• **Source passage**:
Night of the Lepus was criticized for not being scary at all—a cardinal sin for a horror film.  I was kind of embarrassed when my wife walked in and found me watching it.  Nostalgia can do funny things to a person.  It is almost painful to watch the public officials make such obvious missteps each time they start to get an idea of what’s happening.  They’re almost as imbecilic as the Trump administration was.  Meanwhile rabbits are hard to make scary.  Perhaps William Claxton should’ve read Watership Down.  Ah, but Richard Adams’ classic was only published in 1972, the year the movie was released.  What was it about the mid-seventies and rabbits?  

Part of the problem is that Night of the Lepus takes itself seriously without the gravitas required to do so.  Who can believe actual rabbits are vicious when, to make them monstrous, the movie simply shows rabbits against miniature scenery?  Their human handlers occasionally smear their mouths with red, but a rabbit doesn’t appear cunning and vicious.  And to get them to attack people they had to use human actors in rabbit suits.  I’m a fan of nature going rampant as a vehicle for horror.  Hitchcock’s The Birds did it effectively.  So, I’m told, did Willard (which is remarkably difficult to access with HBO never having released it onto DVD).  The seventies were when ecology began to be recognized as perhaps the most important of global issues.  Half a century later we’re still struggling to reconcile ourselves with it.  Meanwhile the rabbits have begun to appear in our back yard.  They may nibble our perennials, but I’m not afraid.  At least as long as they don’t watch Night of the Lepus and start to get some ideas.

• **Raw data**:
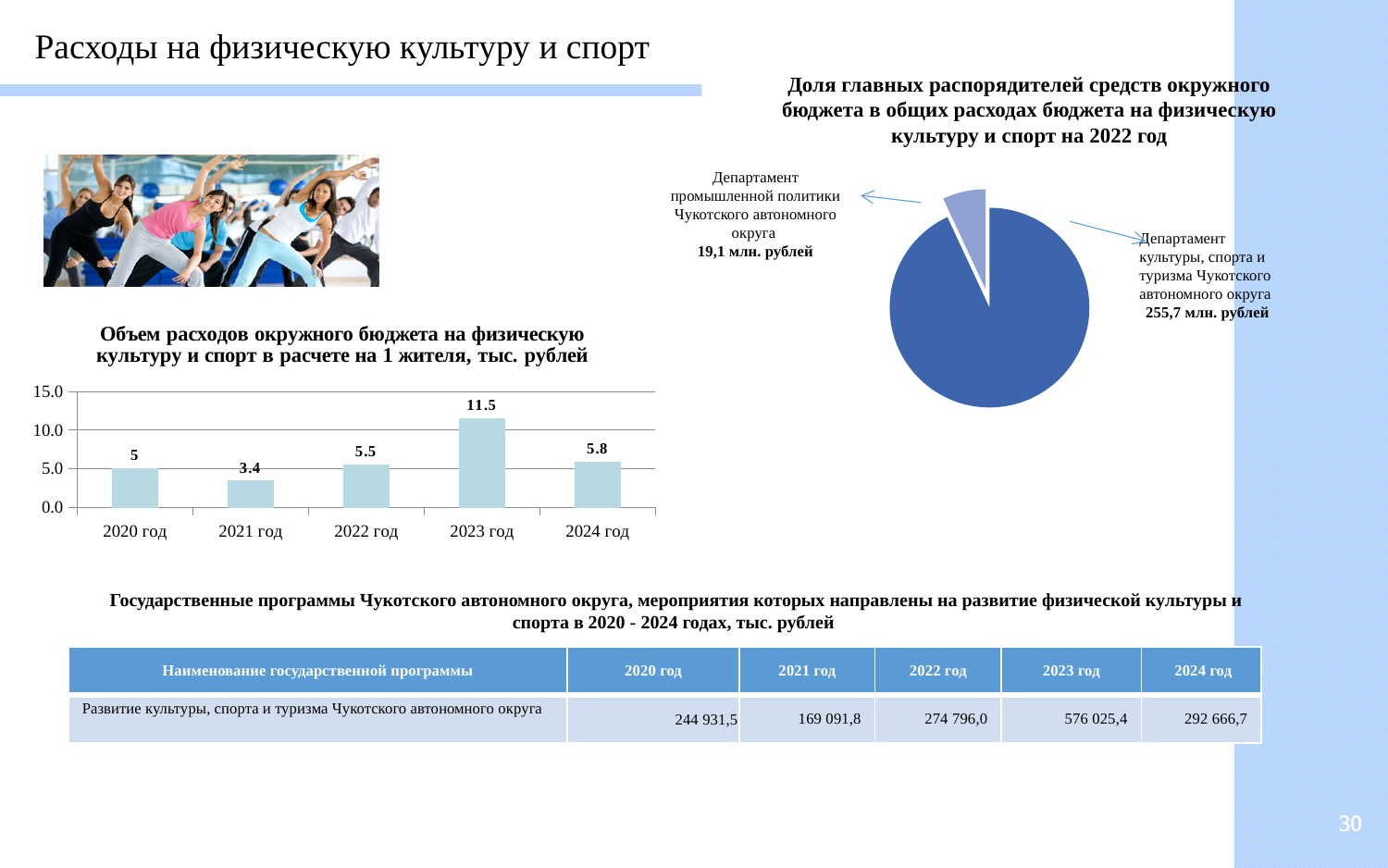
In the bar chart 'Объем расходов окружного бюджета на физическую культуру и спорт в расчете на 1 жителя', which year has the highest value? 2023 год What type of chart is 'Объем расходов окружного бюджета на физическую культуру и спорт в расчете на 1 жителя'? Bar chart In the pie chart 'Доля главных распорядителей средств окружного бюджета в общих расходах бюджета на физическую культуру и спорт на 2022 год', which department has the larger share? Департамент культуры, спорта и туризма Чукотского автономного округа In the bar chart 'Объем расходов окружного бюджета на физическую культуру и спорт в расчете на 1 жителя', what is the value for 2024 год? 5.8 In the bar chart 'Объем расходов окружного бюджета на физическую культуру и спорт в расчете на 1 жителя', what is the value for 2021 год? 3.4 In the pie chart 'Доля главных распорядителей средств окружного бюджета в общих расходах бюджета на физическую культуру и спорт на 2022 год', what is the value for Департамент культуры, спорта и туризма Чукотского автономного округа? 255,7 млн. рублей In the bar chart 'Объем расходов окружного бюджета на физическую культуру и спорт в расчете на 1 жителя', what is the difference between the values for 2023 год and 2024 год? 5.7 In the pie chart 'Доля главных распорядителей средств окружного бюджета в общих расходах бюджета на физическую культуру и спорт на 2022 год', what is the value for Департамент промышленной политики Чукотского автономного округа? 19,1 млн. рублей In the bar chart 'Объем расходов окружного бюджета на физическую культуру и спорт в расчете на 1 жителя', which is larger: the value for 2020 год or 2022 год? 2022 год In the bar chart 'Объем расходов окружного бюджета на физическую культуру и спорт в расчете на 1 жителя', what is the value for 2023 год? 11.5 How many years are shown in the bar chart 'Объем расходов окружного бюджета на физическую культуру и спорт в расчете на 1 жителя'? 5 In the bar chart 'Объем расходов окружного бюджета на физическую культуру и спорт в расчете на 1 жителя', which year has the lowest value? 2021 год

• **Exercise details**: According to the Night of the Lepus review, why couldn't William Claxton have taken his cue from Watership Down? Answer in one to three sentences. Rely only on the Night of the Lepus review.

• **Task solution**: Richard Adams' Watership Down was only published in 1972. That was the same year the movie was released.